- What needs to be done
Would you output the entries below only from the line containing "[volunteer wildlife ID]" through the line containing "Label granularity: sequence-level.", exactly as they stand and with both ends included?

-=-=-

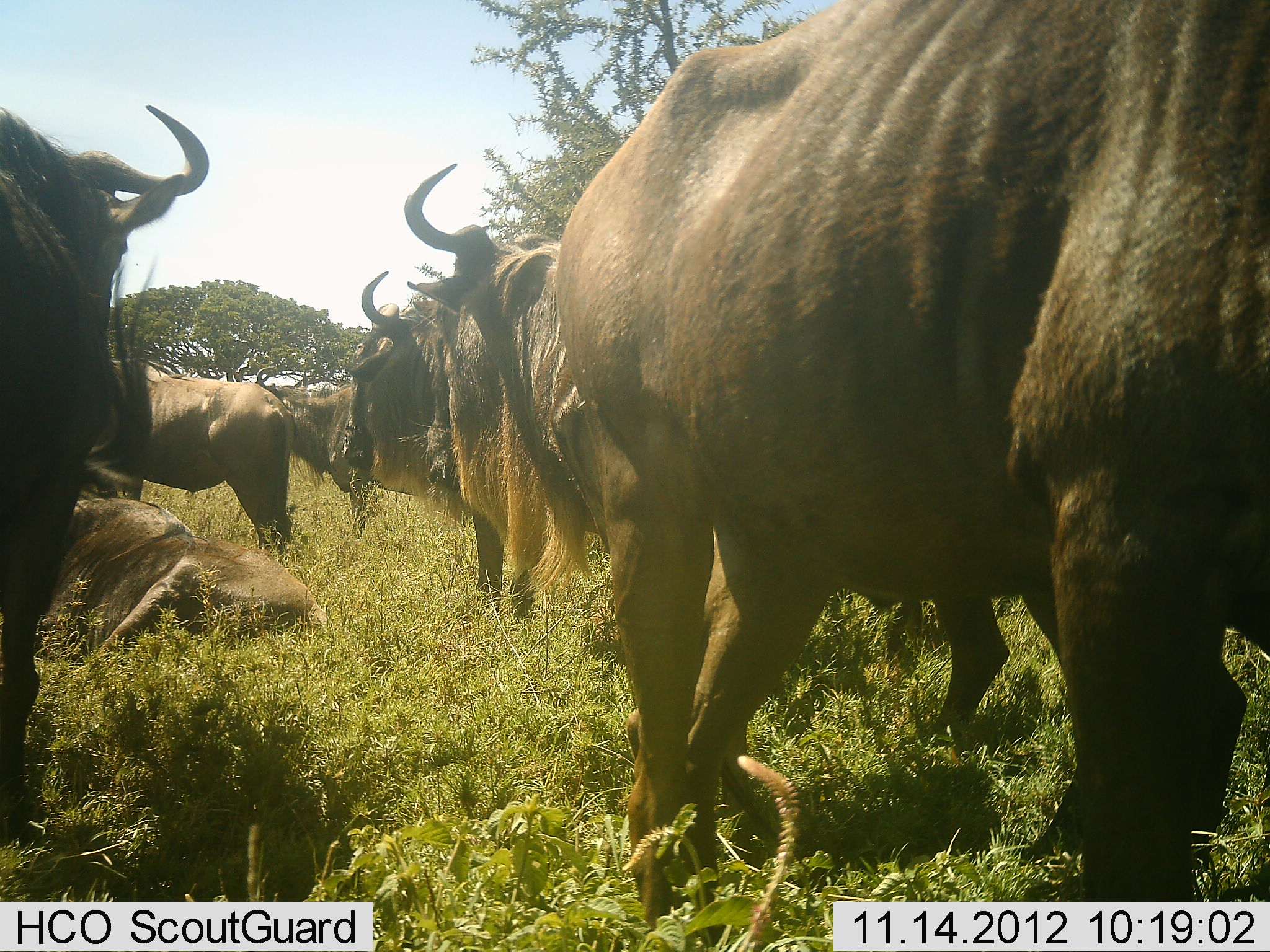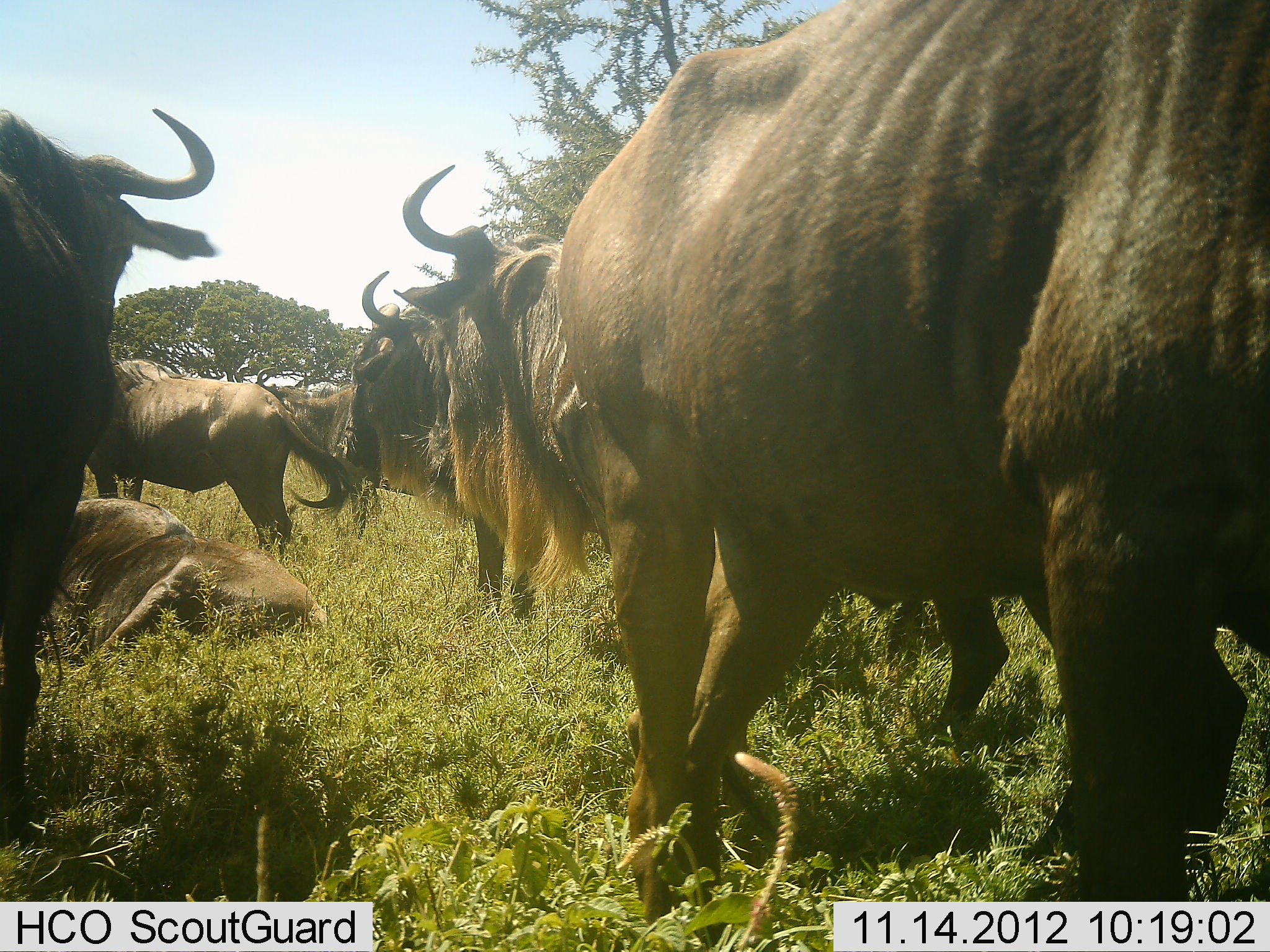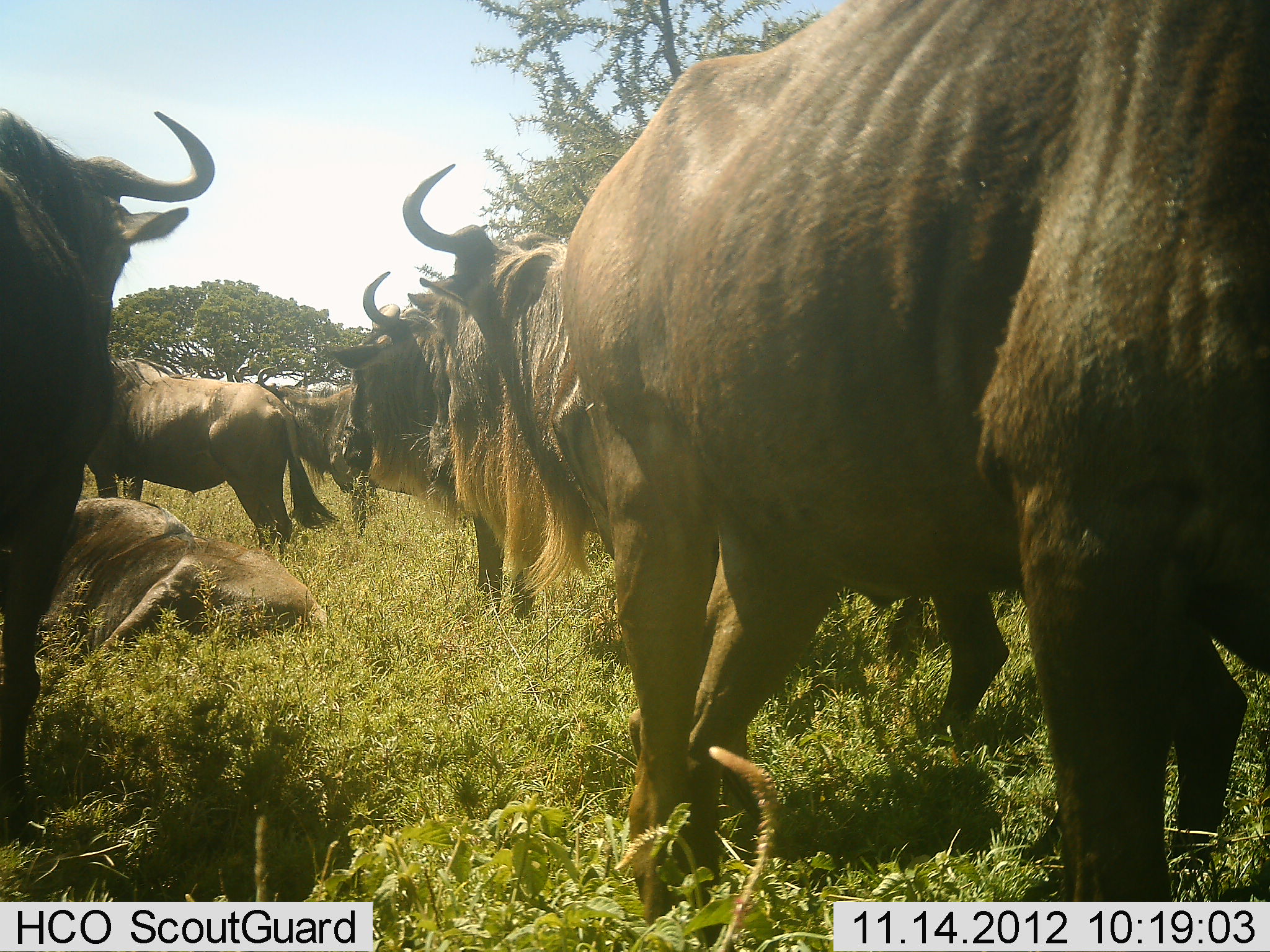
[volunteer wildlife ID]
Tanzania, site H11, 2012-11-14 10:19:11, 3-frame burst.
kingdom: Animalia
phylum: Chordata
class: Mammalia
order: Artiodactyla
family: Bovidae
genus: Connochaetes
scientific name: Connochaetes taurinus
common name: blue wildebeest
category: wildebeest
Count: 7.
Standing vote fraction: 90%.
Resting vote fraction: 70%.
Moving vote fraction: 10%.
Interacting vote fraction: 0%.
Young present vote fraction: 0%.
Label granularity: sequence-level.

-=-=-

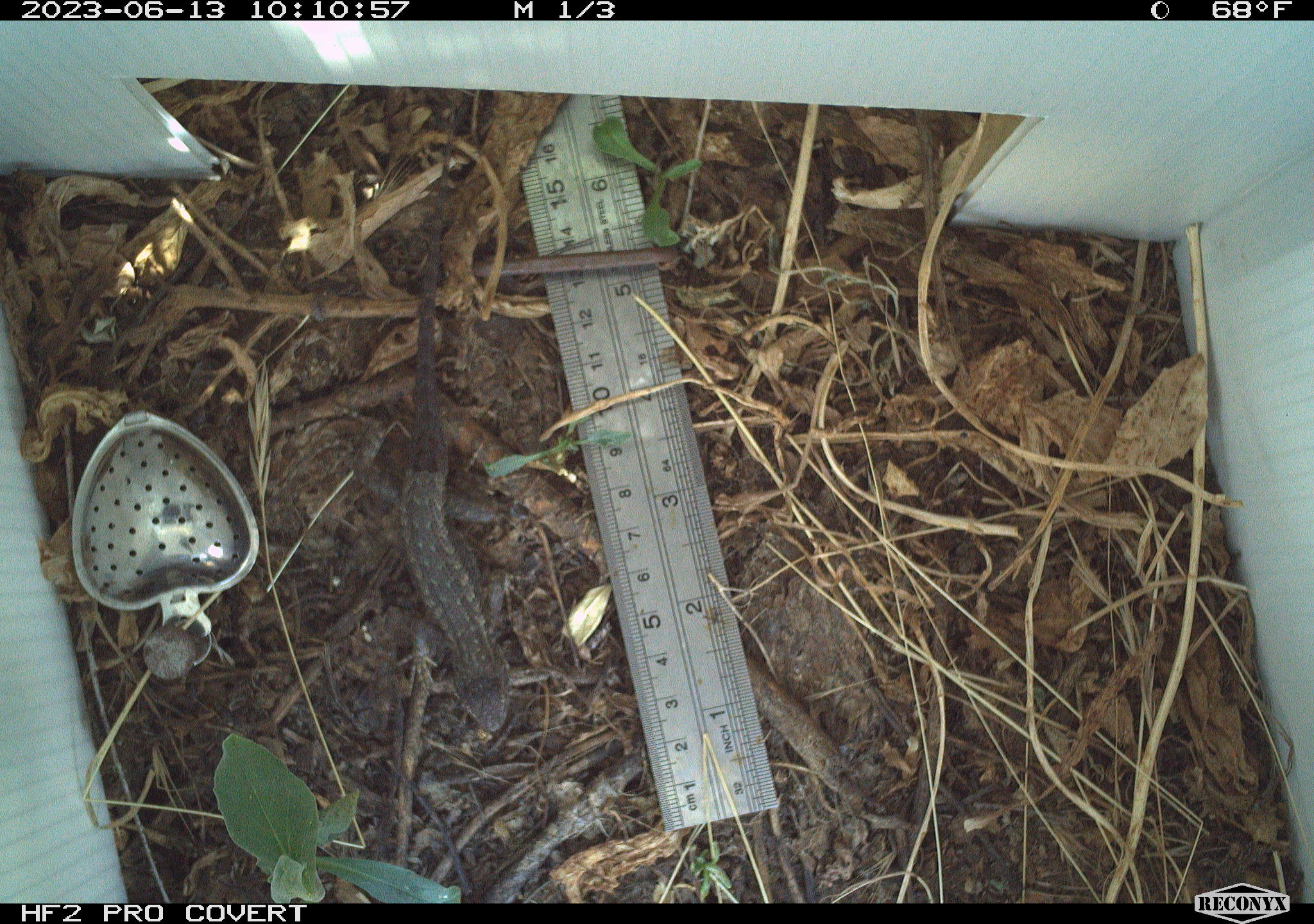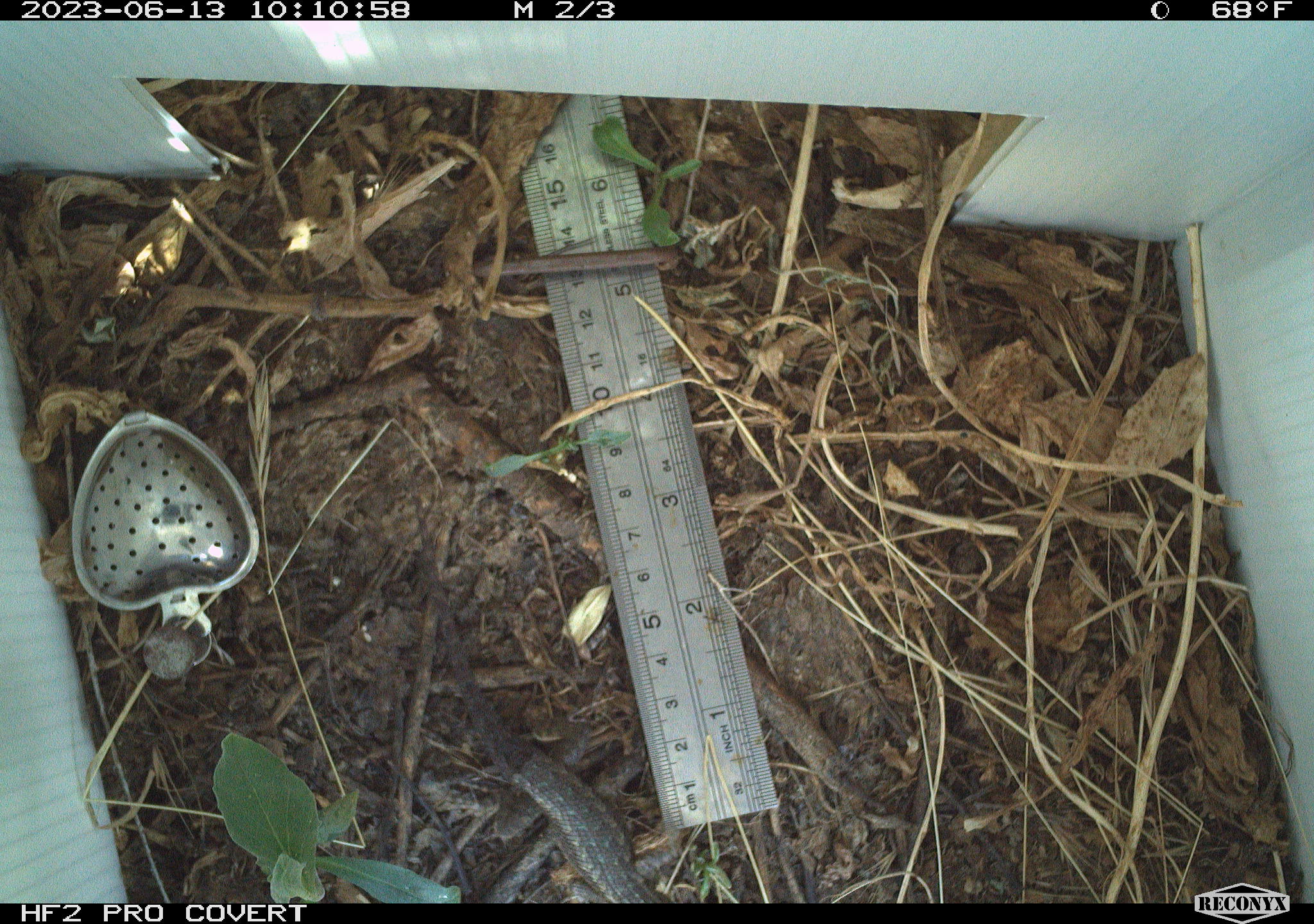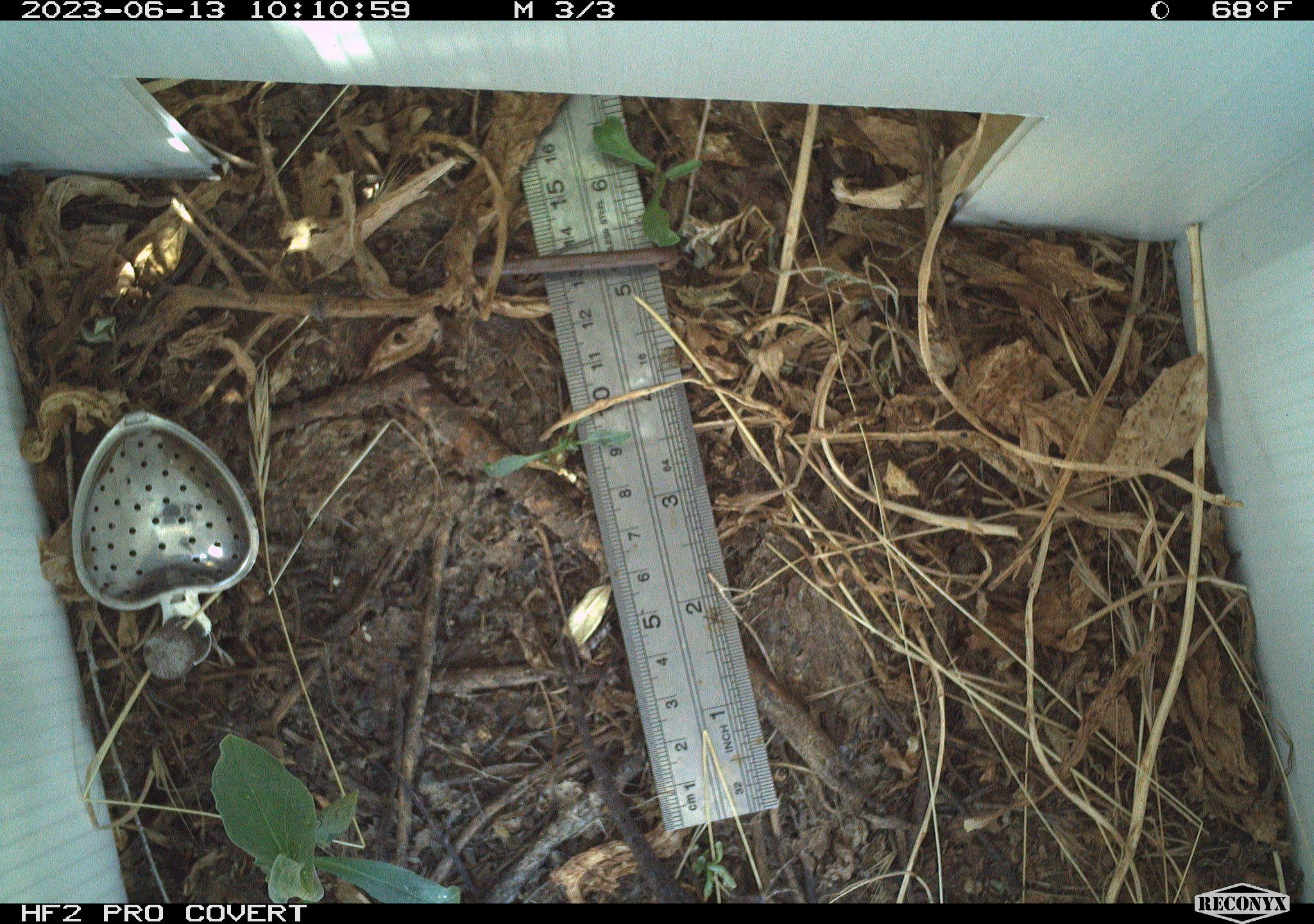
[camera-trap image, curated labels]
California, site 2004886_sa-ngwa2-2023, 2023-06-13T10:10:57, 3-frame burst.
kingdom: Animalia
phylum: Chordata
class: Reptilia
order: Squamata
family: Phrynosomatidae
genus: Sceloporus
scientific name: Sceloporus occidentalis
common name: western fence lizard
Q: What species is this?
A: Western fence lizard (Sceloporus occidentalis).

-=-=-

- Response box
[volunteer wildlife ID]
Tanzania, site H11, 2012-11-14 10:19:11, 3-frame burst.
kingdom: Animalia
phylum: Chordata
class: Mammalia
order: Artiodactyla
family: Bovidae
genus: Connochaetes
scientific name: Connochaetes taurinus
common name: blue wildebeest
category: wildebeest
Count: 7.
Standing vote fraction: 90%.
Resting vote fraction: 70%.
Moving vote fraction: 10%.
Interacting vote fraction: 0%.
Young present vote fraction: 0%.
Label granularity: sequence-level.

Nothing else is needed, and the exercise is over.